Speaking just hours before Prime Minister Scott Morrison met the governor-general to finally and officially kick off the election, Mr Clare expects a tight and tough campaign.

But he believes voters are sick of the “lies and incompetence” of a government that has been in power for almost a decade.

‘This is an old government’

“This is an old government.
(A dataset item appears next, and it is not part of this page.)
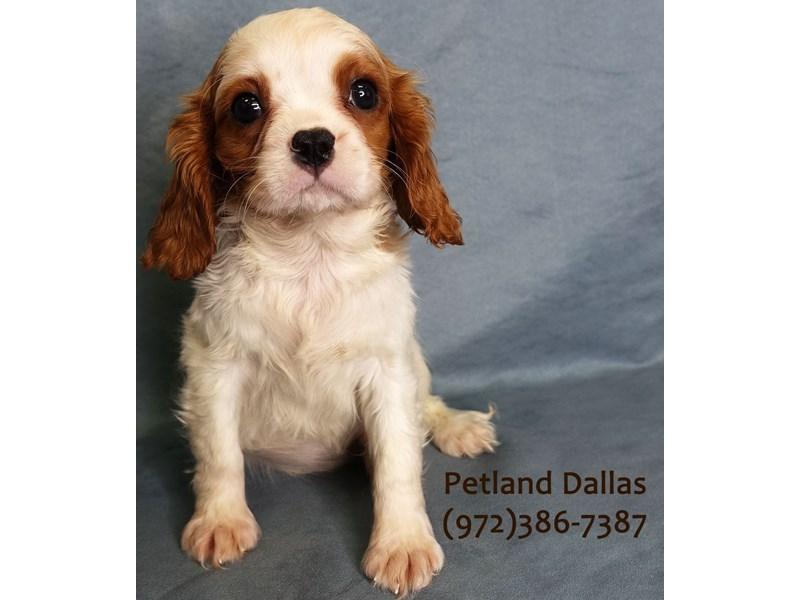 Cavalier King Charles Spaniel-Male-Blenheim-3031541-Petland Dallas, TX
If they win this election they they’ve been in power for longer than (former Liberal prime minister) John Howard,” Mr Clare said

“I’ve got to say this government does not hold a candle to John Howard.”

But the government says Labor leader Anthony Albanese lacks the experience to run the country and has been playing a small-target pre-election campaign so far.

“Anthony Albanese has been curled up in a ball not wanting people to know who he was,” government frontbencher Peter Dutton told the Nine Network.

“Having been in parliament for 20 years and watched governments of both persuasions, I don’t believe the Labor government could have guided us through the last three years in which the Coalition has.”

But Mr Clare points to his leader having been a former deputy prime minister and minister of the former Labor government.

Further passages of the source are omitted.